# BBS Madras refinishing



## Golfwa78 (Jul 4, 2008)

*got lucky and found these 17" BBS Madras on Craigslist a couple weeks ago. was going to strip them/repaint myself, but decided to just take them to get bead blasted instead. here are some pics of before blasted, will update with progress when i get them back! enjoy*


----------



## Golfwa78 (Jul 4, 2008)

ordered four of these from ECStuning today.. stock ones were fouled to sh1t!


----------



## Golfwa78 (Jul 4, 2008)

got them back from sand-blasting....


























and where they are going...


----------



## Golfwa78 (Jul 4, 2008)

ECS sent the wrong size caps...BUT they are making it right










base coat of primer..










a few curb scrapes...










some metal bondo work to smooth them out..


----------



## Golfwa78 (Jul 4, 2008)




----------



## Golfwa78 (Jul 4, 2008)

so i've gotten alot of protest about the solid color. i am thinking about stripping the lip and going with a silver/polished look... any thoughts?


----------



## stroker216 (Jul 18, 2011)

Golfwa78 said:


> so i've gotten alot of protest about the solid color. i am thinking about stripping the lip and going with a silver/polished look... any thoughts?


 definately split them and polish the lip. looks good though.


----------



## perickomx (Nov 13, 2007)

Nice looking wheels!!


----------



## Golfwa78 (Jul 4, 2008)

mounted up and fit great!


----------



## .:Hinrichs:. (Apr 26, 2010)

Data records:
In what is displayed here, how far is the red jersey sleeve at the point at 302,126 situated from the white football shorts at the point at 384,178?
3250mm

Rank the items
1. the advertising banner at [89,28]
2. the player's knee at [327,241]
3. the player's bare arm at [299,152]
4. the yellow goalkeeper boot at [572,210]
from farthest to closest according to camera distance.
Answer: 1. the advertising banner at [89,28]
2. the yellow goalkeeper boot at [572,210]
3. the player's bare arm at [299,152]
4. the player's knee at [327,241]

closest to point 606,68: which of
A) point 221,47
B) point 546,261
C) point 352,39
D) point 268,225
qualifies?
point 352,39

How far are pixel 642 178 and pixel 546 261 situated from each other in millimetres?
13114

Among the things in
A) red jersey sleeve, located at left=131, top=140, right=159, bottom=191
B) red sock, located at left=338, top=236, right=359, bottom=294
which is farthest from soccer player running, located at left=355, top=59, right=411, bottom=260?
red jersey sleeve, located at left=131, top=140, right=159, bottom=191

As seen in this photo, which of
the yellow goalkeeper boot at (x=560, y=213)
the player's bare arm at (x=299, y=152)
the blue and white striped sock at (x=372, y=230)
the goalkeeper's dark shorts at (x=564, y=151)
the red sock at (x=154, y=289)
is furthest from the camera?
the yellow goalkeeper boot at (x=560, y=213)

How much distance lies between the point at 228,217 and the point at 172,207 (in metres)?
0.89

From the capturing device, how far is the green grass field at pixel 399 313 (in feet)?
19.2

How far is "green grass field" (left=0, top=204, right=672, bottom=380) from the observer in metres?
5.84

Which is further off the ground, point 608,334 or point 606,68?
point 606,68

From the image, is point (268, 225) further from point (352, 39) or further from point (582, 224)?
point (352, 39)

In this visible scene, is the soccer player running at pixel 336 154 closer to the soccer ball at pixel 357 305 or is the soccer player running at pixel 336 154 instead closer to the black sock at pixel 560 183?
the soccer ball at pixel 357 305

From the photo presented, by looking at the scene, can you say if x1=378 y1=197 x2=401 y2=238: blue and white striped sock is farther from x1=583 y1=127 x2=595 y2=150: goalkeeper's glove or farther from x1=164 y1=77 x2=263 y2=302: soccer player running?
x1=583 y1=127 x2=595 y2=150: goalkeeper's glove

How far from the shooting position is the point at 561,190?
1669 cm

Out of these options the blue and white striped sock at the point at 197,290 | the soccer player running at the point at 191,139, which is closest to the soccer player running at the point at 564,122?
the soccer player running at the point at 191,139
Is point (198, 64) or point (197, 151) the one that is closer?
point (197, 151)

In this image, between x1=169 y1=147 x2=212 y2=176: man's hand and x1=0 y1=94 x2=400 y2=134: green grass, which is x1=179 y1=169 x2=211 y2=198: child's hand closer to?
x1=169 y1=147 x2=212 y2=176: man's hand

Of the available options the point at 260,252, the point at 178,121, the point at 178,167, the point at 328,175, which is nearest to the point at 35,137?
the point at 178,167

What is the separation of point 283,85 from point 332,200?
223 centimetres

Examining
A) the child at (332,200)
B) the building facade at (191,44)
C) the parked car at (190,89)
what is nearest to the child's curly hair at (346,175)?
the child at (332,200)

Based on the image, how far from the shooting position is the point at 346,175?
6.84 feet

Given task: Carry on the forum thread about refinishing the BBS Madras wheels from its last line. This material comes from a separate source.

Exercise output:
still dont understand why you didnt split them to refinish but they do look good


----------



## Golfwa78 (Jul 4, 2008)

.:Hinrichs:. said:


> still dont understand why you didnt split them to refinish but they do look good


 bc ive got 2 kids, a wife in grad school, a 60+hr a week job, two dogs, disabled father in law we help take care of and i guess im just lazy... :screwy:


----------



## Nick W (Feb 28, 2007)

I think polishing that tiny lip would look really tacky? 

Looks great as is.


----------



## syntax (Oct 26, 2010)

agree on the splitting.


----------



## petekrow (Mar 13, 2011)

Golfwa78 said:


> bc ive got 2 kids, a wife in grad school, a 60+hr a week job, two dogs, disabled father in law we help take care of and i guess im just lazy... :screwy:


damn.


----------



## VAN CAN (Jul 4, 2010)

im also refinishing my first set of bbs!


----------



## Golfwa78 (Jul 4, 2008)

VAN CAN said:


> im also refinishing my first set of bbs!


nice!


----------



## 7004 (Apr 8, 2012)

Looks good what paint did you use?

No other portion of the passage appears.